Mas somente o estudo da Bíblia e a oração não eram suficientes para convencer os participantes. Estes rudes fazendeiros e comerciantes se apegavam tenazmente a suas teorias teológicas acariciadas, sem arredar pé um centímetro. Quanto a isto a Srª White acrescentou: “Essa estranha divergência de opinião acarretava um peso tremendo sobre mim. Vi que muitos erros estavam sendo apresentados como verdade. Parecia-me que Deus estava sendo desonrado. Grande pesar me oprimia o espírito, e desmaiei sob aquele fardo.
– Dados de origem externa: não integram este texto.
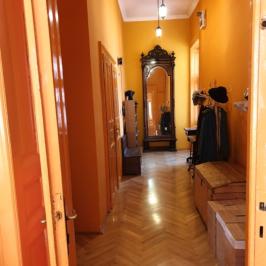 Eladó  téglalakás (<span class='notranslate'>Budapest, VIII.  </span>kerület) 75.5 M   <span class='notranslate'>Ft</span>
Alguns recearam que eu estivesse morrendo. Os irmãos Bates, Chamberlain, Gurney, Edson e meu esposo oraram por mim. O Senhor ouviu a oração de Seus servos, e eu me  reanimei.” 63

Além do fervoroso e extenso estudo da Bíblia e oração, as conferências viam a intervenção direta do Espírito Santo; mas esta intervenção não vinha até que os participantes tivessem ido até onde podiam. Notemos a seguir, então, a obra do Espírito Santo que operava através dos vasos humanos nestas conferências nas quais nossas posições doutrinárias foram estabelecidas.

 

O papel das visões na formação doutrinária

A função das visões dadas nas conferências parece ter sido: (a) corrigir os irmãos se estivessem no caminho errado, ou (b) confirmar e corroborar se eles estavam no caminho certo, mas (c) nunca iniciar uma formulação doutrinária. Como Arthur L. White mais tarde declararia no item número 12 (de 21) dos “Pontos Úteis na Interpretação e Uso dos Escritos de Ellen G. White”: “Os conselhos não são dados para tomar o lugar da fé, iniciativa, trabalho duro ou estudo da Bíblia. Deus não usou o Espírito de Profecia para tornar-nos dependentes ou fracos. Ao contrário, os conselhos devem tornar-nos fortes ao encorajar-nos a estudar a Palavra de Deus, e ao encorajar-nos a seguir em frente.” 64 Escreveu Ellen White concernente a este estágio de desenvolvimento doutrinário: “Quando, em seu estudo, chegavam a ponto de dizerem: ‘Nada mais podemos fazer’, o Espírito do Senhor vinha sobre mim, e eu era arrebatada em visão, e era-me dada uma clara explanação das passagens que estivéramos estudando, com instruções quanto à maneira em que devíamos trabalhar e ensinar eficientemente. Assim nos foi proporcionada luz que nos ajudou a compreender as passagens acerca de Cristo, Sua missão e sacerdócio. Foi-me tornada clara uma cadeia de verdades que se estendia daquele tempo até ao tempo em que entraremos na cidade de Deus, e transmiti aos outros as instruções que o Senhor me dera.” 65 Falando da segunda conferência sabática em particular, e da obra e lugar das visões, Ellen White escreveu em sua autobiografia: “A luz do Céu repousou então sobre mim e logo perdi a noção das coisas terrestres. Meu anjo assistente me apresentou alguns dos erros dos presentes, e também a verdade em contraste com seus erros. Essas opiniões contraditórias, que eles pretendiam achar-se em harmonia com as Escrituras, estavam apenas de conformidade com a sua opinião no tocante aos ensinos da Bíblia; foi-me mandado dizer-lhes que deveriam abandonar seus erros, e aceitar as verdades da mensagem do terceiro anjo.” 66 O que fez com que estes adventistas pós-mileritas aceitassem as visões desta jovem profetisa que nem chegara à casa dos vinte? Talvez três razões tenham sido fundamentais:

Primeiro, o conteúdo das visões. Elas eram relevantes e úteis para resolver os problemas imediatos dos quais as conferências estavam tratando. Segundo, os incríveis fenômenos físicos que acompanhavam uma visão pública. Isto nunca foi um teste de autenticidade, porque Satanás pode contrafazer, e de fato contrafaz, fenômenos físicos, mas certamente era uma evidência de atividade sobrenatural.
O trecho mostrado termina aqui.